Hi all,
Following up on a discussion on yesterday's Tools Call --
On 4/14/25 2:40 AM, Colin Perkins wrote:
(belatedly, inline)
On 20 Mar 2025, at 6:27, Carsten Bormann wrote:
On 20. Mar 2025, at 07:11, Robert Sparks [email protected]
<mailto:[email protected]> wrote:
On 3/20/25 11:09 AM, Carsten Bormann wrote:
On 20. Mar 2025, at 04:45, Jean Mahoney [email protected]
editor.org <mailto:[email protected]> wrote:
[JM] TEXT is used for RFCs created in the RFCXML v3 era.
ASCII is for older RFCs.
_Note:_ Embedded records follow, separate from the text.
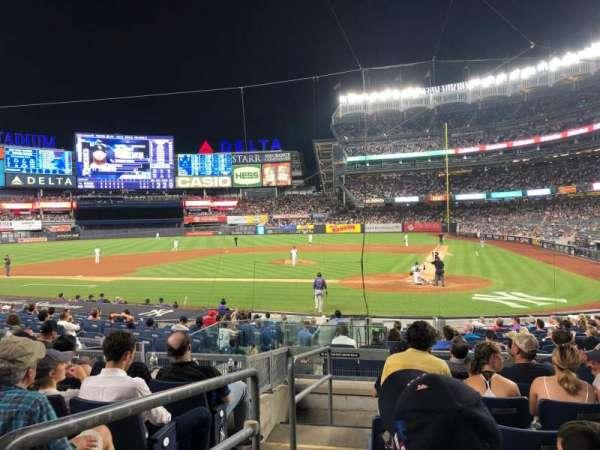 Yankee Stadium, secção: 121b, fila: 7, lugar: 13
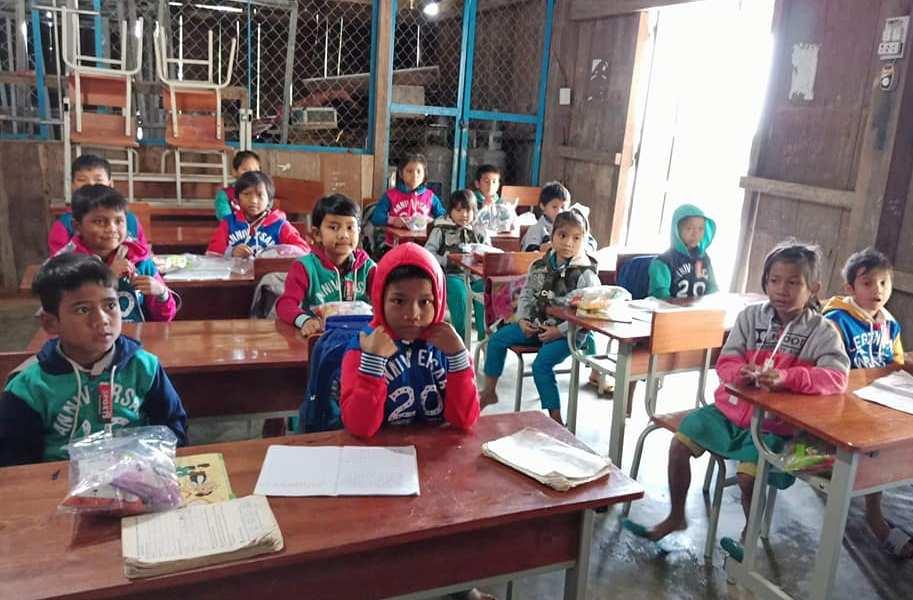 Học sinh dân tộc thiểu số trên địa bàn tỉnh được hỗ trợ tiền ăn, chi phí học tập.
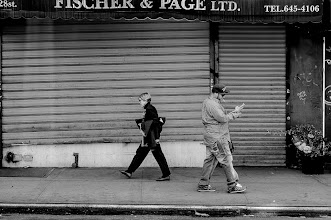 Photo: 28th Street new york city www.leannestaples.com #newyorkcityphotography  #blackandwhitephotography  #streetphotography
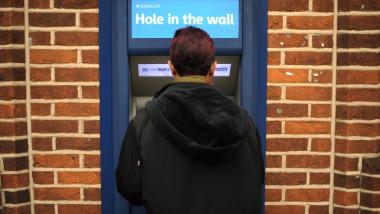 bancomat marea britanie mfax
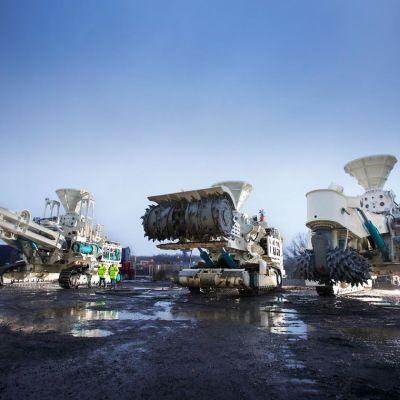 Kolme syvänmeren kaivaukseen käytettyä konetta.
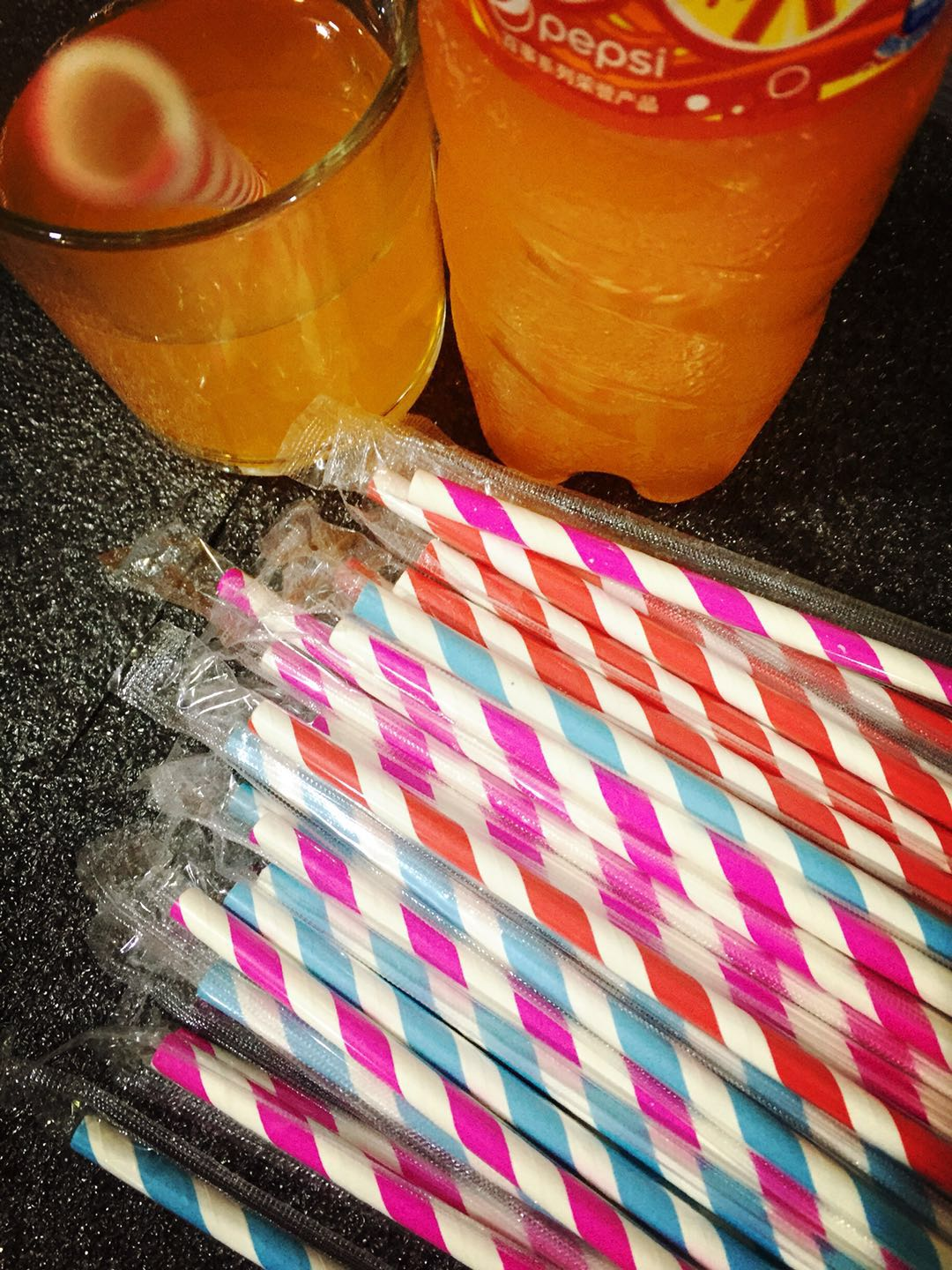 Telescopic Paper Straws for The Flavoured Milk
The TEXT label indicates the
file can contain non-ASCII characters [2].
There are a dozen or so pre-v3 RFCs that are beyond-ASCII.
(And actually a couple that aren’t even UTF-8!)
Pointers to the non-UTF8 encoded RFCs please?
I didn’t take notes when I last checked this, but I can do the check
again.
Let’s start with:
rfc101 rfc177 rfc178 rfc182 rfc227 rfc234 rfc235 rfc237 rfc243 rfc270
rfc282 rfc288 rfc290 rfc292 rfc303 rfc306 rfc307 rfc310 rfc313 rfc315
rfc316 rfc317 rfc323 rfc327 rfc367 rfc369
[JM] The RFCs listed above have a note at the bottom of the file that
notes they were put into machine-readable form. These notes are the only
place non-ASCII is found in these file:
[This RFC was put into machine readable form for entry]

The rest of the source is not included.